More examples of food rich in minerals to balance electrolytes include potatoes, turkey, beans, edamame or soybeans, and strawberries.

How to stay hydrated during workouts

Staying hydrated is crucial for maintaining balanced electrolyte levels. Although water is the most natural choice for hydration, it does not contain the necessary electrolytes for optimal health while working out. Drinking an electrolyte replenishing solution like HYPERADE is very effective.

Athletes and gym goers who sweat more than normal due to their strenuous workouts usually prefer sports drinks that contain added minerals to replenish electrolytes lost through sweating. The added flavors and sugar of sports drinks also make them more popular than water.

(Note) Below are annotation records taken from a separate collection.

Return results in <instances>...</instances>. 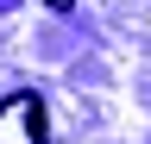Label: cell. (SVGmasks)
<instances>
[{"label":"cell","mask_w":151,"mask_h":144,"mask_svg":"<svg viewBox=\"0 0 151 144\" xmlns=\"http://www.w3.org/2000/svg\"><path fill=\"white\" fill-rule=\"evenodd\" d=\"M44 100L38 94H6L0 100V144H44Z\"/></svg>","instance_id":"obj_1"},{"label":"cell","mask_w":151,"mask_h":144,"mask_svg":"<svg viewBox=\"0 0 151 144\" xmlns=\"http://www.w3.org/2000/svg\"><path fill=\"white\" fill-rule=\"evenodd\" d=\"M44 6H57V13H63V6H76V0H44Z\"/></svg>","instance_id":"obj_2"}]
</instances>
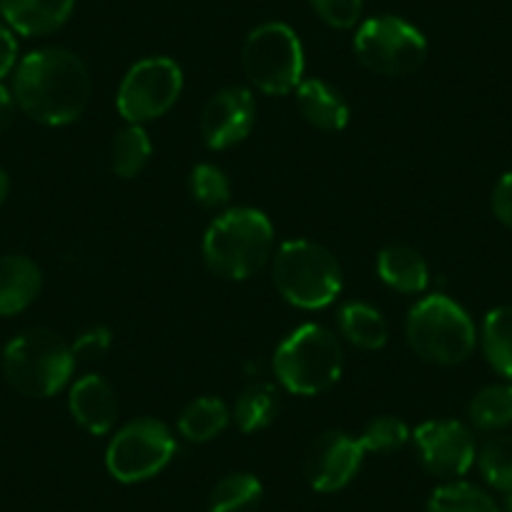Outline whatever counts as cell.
<instances>
[{
	"label": "cell",
	"instance_id": "1",
	"mask_svg": "<svg viewBox=\"0 0 512 512\" xmlns=\"http://www.w3.org/2000/svg\"><path fill=\"white\" fill-rule=\"evenodd\" d=\"M13 96L18 108L41 126H68L91 101V76L68 48H41L18 61Z\"/></svg>",
	"mask_w": 512,
	"mask_h": 512
},
{
	"label": "cell",
	"instance_id": "2",
	"mask_svg": "<svg viewBox=\"0 0 512 512\" xmlns=\"http://www.w3.org/2000/svg\"><path fill=\"white\" fill-rule=\"evenodd\" d=\"M201 254L211 274L226 282H244L272 264L274 226L269 216L251 206H236L216 216L201 241Z\"/></svg>",
	"mask_w": 512,
	"mask_h": 512
},
{
	"label": "cell",
	"instance_id": "3",
	"mask_svg": "<svg viewBox=\"0 0 512 512\" xmlns=\"http://www.w3.org/2000/svg\"><path fill=\"white\" fill-rule=\"evenodd\" d=\"M272 282L284 302L304 312L329 307L342 292L337 256L317 241H284L272 256Z\"/></svg>",
	"mask_w": 512,
	"mask_h": 512
},
{
	"label": "cell",
	"instance_id": "4",
	"mask_svg": "<svg viewBox=\"0 0 512 512\" xmlns=\"http://www.w3.org/2000/svg\"><path fill=\"white\" fill-rule=\"evenodd\" d=\"M76 362L71 344L43 327L21 332L3 352V369L11 387L33 400L58 395L71 382Z\"/></svg>",
	"mask_w": 512,
	"mask_h": 512
},
{
	"label": "cell",
	"instance_id": "5",
	"mask_svg": "<svg viewBox=\"0 0 512 512\" xmlns=\"http://www.w3.org/2000/svg\"><path fill=\"white\" fill-rule=\"evenodd\" d=\"M344 369V349L337 334L322 324H302L274 352V374L284 390L317 397L332 390Z\"/></svg>",
	"mask_w": 512,
	"mask_h": 512
},
{
	"label": "cell",
	"instance_id": "6",
	"mask_svg": "<svg viewBox=\"0 0 512 512\" xmlns=\"http://www.w3.org/2000/svg\"><path fill=\"white\" fill-rule=\"evenodd\" d=\"M405 337L417 357L437 367L467 362L477 347L475 322L445 294H430L410 309Z\"/></svg>",
	"mask_w": 512,
	"mask_h": 512
},
{
	"label": "cell",
	"instance_id": "7",
	"mask_svg": "<svg viewBox=\"0 0 512 512\" xmlns=\"http://www.w3.org/2000/svg\"><path fill=\"white\" fill-rule=\"evenodd\" d=\"M241 66L254 88L267 96H289L304 81V48L287 23H262L246 36Z\"/></svg>",
	"mask_w": 512,
	"mask_h": 512
},
{
	"label": "cell",
	"instance_id": "8",
	"mask_svg": "<svg viewBox=\"0 0 512 512\" xmlns=\"http://www.w3.org/2000/svg\"><path fill=\"white\" fill-rule=\"evenodd\" d=\"M352 46L357 61L377 76H412L427 61V41L422 31L397 16H374L362 21Z\"/></svg>",
	"mask_w": 512,
	"mask_h": 512
},
{
	"label": "cell",
	"instance_id": "9",
	"mask_svg": "<svg viewBox=\"0 0 512 512\" xmlns=\"http://www.w3.org/2000/svg\"><path fill=\"white\" fill-rule=\"evenodd\" d=\"M176 455V437L154 417L123 425L106 447V470L123 485L146 482L166 470Z\"/></svg>",
	"mask_w": 512,
	"mask_h": 512
},
{
	"label": "cell",
	"instance_id": "10",
	"mask_svg": "<svg viewBox=\"0 0 512 512\" xmlns=\"http://www.w3.org/2000/svg\"><path fill=\"white\" fill-rule=\"evenodd\" d=\"M184 91V73L176 61L166 56H151L134 63L123 76L116 93V108L126 123L156 121L166 116Z\"/></svg>",
	"mask_w": 512,
	"mask_h": 512
},
{
	"label": "cell",
	"instance_id": "11",
	"mask_svg": "<svg viewBox=\"0 0 512 512\" xmlns=\"http://www.w3.org/2000/svg\"><path fill=\"white\" fill-rule=\"evenodd\" d=\"M412 440L425 470L442 480H460L477 462L475 437L457 420L422 422Z\"/></svg>",
	"mask_w": 512,
	"mask_h": 512
},
{
	"label": "cell",
	"instance_id": "12",
	"mask_svg": "<svg viewBox=\"0 0 512 512\" xmlns=\"http://www.w3.org/2000/svg\"><path fill=\"white\" fill-rule=\"evenodd\" d=\"M364 462L359 440L347 432H324L309 442L302 470L314 492H339L357 477Z\"/></svg>",
	"mask_w": 512,
	"mask_h": 512
},
{
	"label": "cell",
	"instance_id": "13",
	"mask_svg": "<svg viewBox=\"0 0 512 512\" xmlns=\"http://www.w3.org/2000/svg\"><path fill=\"white\" fill-rule=\"evenodd\" d=\"M256 123V98L244 86L216 91L201 111V136L211 151H226L241 144Z\"/></svg>",
	"mask_w": 512,
	"mask_h": 512
},
{
	"label": "cell",
	"instance_id": "14",
	"mask_svg": "<svg viewBox=\"0 0 512 512\" xmlns=\"http://www.w3.org/2000/svg\"><path fill=\"white\" fill-rule=\"evenodd\" d=\"M68 410L86 432L108 435L118 420V395L101 374H86L71 384Z\"/></svg>",
	"mask_w": 512,
	"mask_h": 512
},
{
	"label": "cell",
	"instance_id": "15",
	"mask_svg": "<svg viewBox=\"0 0 512 512\" xmlns=\"http://www.w3.org/2000/svg\"><path fill=\"white\" fill-rule=\"evenodd\" d=\"M73 8L76 0H0L6 26L28 38L56 33L73 16Z\"/></svg>",
	"mask_w": 512,
	"mask_h": 512
},
{
	"label": "cell",
	"instance_id": "16",
	"mask_svg": "<svg viewBox=\"0 0 512 512\" xmlns=\"http://www.w3.org/2000/svg\"><path fill=\"white\" fill-rule=\"evenodd\" d=\"M43 287V274L23 254L0 256V317H13L31 307Z\"/></svg>",
	"mask_w": 512,
	"mask_h": 512
},
{
	"label": "cell",
	"instance_id": "17",
	"mask_svg": "<svg viewBox=\"0 0 512 512\" xmlns=\"http://www.w3.org/2000/svg\"><path fill=\"white\" fill-rule=\"evenodd\" d=\"M297 108L304 121L324 134H339L349 123V103L344 101L342 93L319 78L299 83Z\"/></svg>",
	"mask_w": 512,
	"mask_h": 512
},
{
	"label": "cell",
	"instance_id": "18",
	"mask_svg": "<svg viewBox=\"0 0 512 512\" xmlns=\"http://www.w3.org/2000/svg\"><path fill=\"white\" fill-rule=\"evenodd\" d=\"M377 274L400 294H422L430 287V267L425 256L407 244L384 246L377 256Z\"/></svg>",
	"mask_w": 512,
	"mask_h": 512
},
{
	"label": "cell",
	"instance_id": "19",
	"mask_svg": "<svg viewBox=\"0 0 512 512\" xmlns=\"http://www.w3.org/2000/svg\"><path fill=\"white\" fill-rule=\"evenodd\" d=\"M337 327L339 334L362 352H377L390 339V327L384 322L382 312L364 302L342 304L337 312Z\"/></svg>",
	"mask_w": 512,
	"mask_h": 512
},
{
	"label": "cell",
	"instance_id": "20",
	"mask_svg": "<svg viewBox=\"0 0 512 512\" xmlns=\"http://www.w3.org/2000/svg\"><path fill=\"white\" fill-rule=\"evenodd\" d=\"M279 410H282V402H279V392L272 384L254 382L236 397L231 420L236 422L241 432L251 435V432L267 430L279 417Z\"/></svg>",
	"mask_w": 512,
	"mask_h": 512
},
{
	"label": "cell",
	"instance_id": "21",
	"mask_svg": "<svg viewBox=\"0 0 512 512\" xmlns=\"http://www.w3.org/2000/svg\"><path fill=\"white\" fill-rule=\"evenodd\" d=\"M229 422L231 412L224 402L216 397H199L189 402L179 415V432L184 440L204 445V442L216 440L229 427Z\"/></svg>",
	"mask_w": 512,
	"mask_h": 512
},
{
	"label": "cell",
	"instance_id": "22",
	"mask_svg": "<svg viewBox=\"0 0 512 512\" xmlns=\"http://www.w3.org/2000/svg\"><path fill=\"white\" fill-rule=\"evenodd\" d=\"M480 342L490 367L505 377V382H512V304H502L487 312Z\"/></svg>",
	"mask_w": 512,
	"mask_h": 512
},
{
	"label": "cell",
	"instance_id": "23",
	"mask_svg": "<svg viewBox=\"0 0 512 512\" xmlns=\"http://www.w3.org/2000/svg\"><path fill=\"white\" fill-rule=\"evenodd\" d=\"M151 154H154V144H151L149 131L136 123H126L113 136L111 171L121 179H136L149 166Z\"/></svg>",
	"mask_w": 512,
	"mask_h": 512
},
{
	"label": "cell",
	"instance_id": "24",
	"mask_svg": "<svg viewBox=\"0 0 512 512\" xmlns=\"http://www.w3.org/2000/svg\"><path fill=\"white\" fill-rule=\"evenodd\" d=\"M470 425L480 432H500L512 425V382H495L475 392L467 405Z\"/></svg>",
	"mask_w": 512,
	"mask_h": 512
},
{
	"label": "cell",
	"instance_id": "25",
	"mask_svg": "<svg viewBox=\"0 0 512 512\" xmlns=\"http://www.w3.org/2000/svg\"><path fill=\"white\" fill-rule=\"evenodd\" d=\"M264 487L251 472H234L219 480L211 490L206 512H256L262 505Z\"/></svg>",
	"mask_w": 512,
	"mask_h": 512
},
{
	"label": "cell",
	"instance_id": "26",
	"mask_svg": "<svg viewBox=\"0 0 512 512\" xmlns=\"http://www.w3.org/2000/svg\"><path fill=\"white\" fill-rule=\"evenodd\" d=\"M427 512H502L497 502L470 482L452 480L437 487L427 502Z\"/></svg>",
	"mask_w": 512,
	"mask_h": 512
},
{
	"label": "cell",
	"instance_id": "27",
	"mask_svg": "<svg viewBox=\"0 0 512 512\" xmlns=\"http://www.w3.org/2000/svg\"><path fill=\"white\" fill-rule=\"evenodd\" d=\"M477 467L490 487L512 492V435H495L477 452Z\"/></svg>",
	"mask_w": 512,
	"mask_h": 512
},
{
	"label": "cell",
	"instance_id": "28",
	"mask_svg": "<svg viewBox=\"0 0 512 512\" xmlns=\"http://www.w3.org/2000/svg\"><path fill=\"white\" fill-rule=\"evenodd\" d=\"M357 440L362 445L364 455H392V452L402 450L412 440V432L400 417L382 415L374 417Z\"/></svg>",
	"mask_w": 512,
	"mask_h": 512
},
{
	"label": "cell",
	"instance_id": "29",
	"mask_svg": "<svg viewBox=\"0 0 512 512\" xmlns=\"http://www.w3.org/2000/svg\"><path fill=\"white\" fill-rule=\"evenodd\" d=\"M189 194L201 209L219 211L231 201V184L214 164H196L189 174Z\"/></svg>",
	"mask_w": 512,
	"mask_h": 512
},
{
	"label": "cell",
	"instance_id": "30",
	"mask_svg": "<svg viewBox=\"0 0 512 512\" xmlns=\"http://www.w3.org/2000/svg\"><path fill=\"white\" fill-rule=\"evenodd\" d=\"M309 6L324 26L334 31H349L362 21L364 0H309Z\"/></svg>",
	"mask_w": 512,
	"mask_h": 512
},
{
	"label": "cell",
	"instance_id": "31",
	"mask_svg": "<svg viewBox=\"0 0 512 512\" xmlns=\"http://www.w3.org/2000/svg\"><path fill=\"white\" fill-rule=\"evenodd\" d=\"M111 344H113L111 329L103 327V324H98V327L86 329V332H83L81 337L71 344V347H73V354H76V359L93 362V359L106 357L108 349H111Z\"/></svg>",
	"mask_w": 512,
	"mask_h": 512
},
{
	"label": "cell",
	"instance_id": "32",
	"mask_svg": "<svg viewBox=\"0 0 512 512\" xmlns=\"http://www.w3.org/2000/svg\"><path fill=\"white\" fill-rule=\"evenodd\" d=\"M490 206L495 219L507 229H512V169L505 171L492 189Z\"/></svg>",
	"mask_w": 512,
	"mask_h": 512
},
{
	"label": "cell",
	"instance_id": "33",
	"mask_svg": "<svg viewBox=\"0 0 512 512\" xmlns=\"http://www.w3.org/2000/svg\"><path fill=\"white\" fill-rule=\"evenodd\" d=\"M18 66V41L6 23H0V78Z\"/></svg>",
	"mask_w": 512,
	"mask_h": 512
},
{
	"label": "cell",
	"instance_id": "34",
	"mask_svg": "<svg viewBox=\"0 0 512 512\" xmlns=\"http://www.w3.org/2000/svg\"><path fill=\"white\" fill-rule=\"evenodd\" d=\"M16 96L8 91L6 86H0V134L6 131V128L13 126V118H16Z\"/></svg>",
	"mask_w": 512,
	"mask_h": 512
},
{
	"label": "cell",
	"instance_id": "35",
	"mask_svg": "<svg viewBox=\"0 0 512 512\" xmlns=\"http://www.w3.org/2000/svg\"><path fill=\"white\" fill-rule=\"evenodd\" d=\"M8 191H11V179H8V174L3 169H0V206L6 204L8 199Z\"/></svg>",
	"mask_w": 512,
	"mask_h": 512
},
{
	"label": "cell",
	"instance_id": "36",
	"mask_svg": "<svg viewBox=\"0 0 512 512\" xmlns=\"http://www.w3.org/2000/svg\"><path fill=\"white\" fill-rule=\"evenodd\" d=\"M502 512H512V492L505 495V505H502Z\"/></svg>",
	"mask_w": 512,
	"mask_h": 512
}]
</instances>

Woman rehydrating -Image from Shutterstock

PRO TIP: Don’t rehydrate with carbonated or energy drinks. They may cause a sudden spike in your blood sugar levels.

What to look for in a sports drink

Whether you're training for a triathlon, lifting weights, riding motocross, skateboarding, or playing baseball, football, or hockey, you cannot adequately restore muscle electrolytes and glycogen with food alone. You need a sports drink like HyperAde, which is designed to be taken pre-workout, intra-workout, and/or post-workout.

HyperAde quickly replenishes muscle glycogen and electrolytes that are depleted from intense bursts of energy. It includes 25g of fast-digesting carbs from Cluster Dextrin, a superior carbohydrate that delivers smooth, constant energy and replenishes muscle glycogen storage without spiking blood sugar levels, making it more absorbable and readily available for your body to burn as energy.

HyperAde is a non-stimulant electrolyte glycogen supplement that can be stacked with any of the other STEEL products.

HyperAde is the superior alternative to sugar-filled sports drinks, with a full profile of BCAAs, and is available in 3 delicious flavors. It will fuel your most grueling training sessions and power your body to train longer and harder.

Read the Science behind HYPERADE by Dr. Paul Henning here.

In a Nutshell


Electrolytes play vital roles in many essential body functions. For optimal performance in your chosen physical activities, keeping electrolytes balanced is crucial.

You’d be surprised how many electrolytes you lose during a workout that has you sweating excessively. Therefore, it's important to keep your electrolytes balanced throughout your workout and beyond.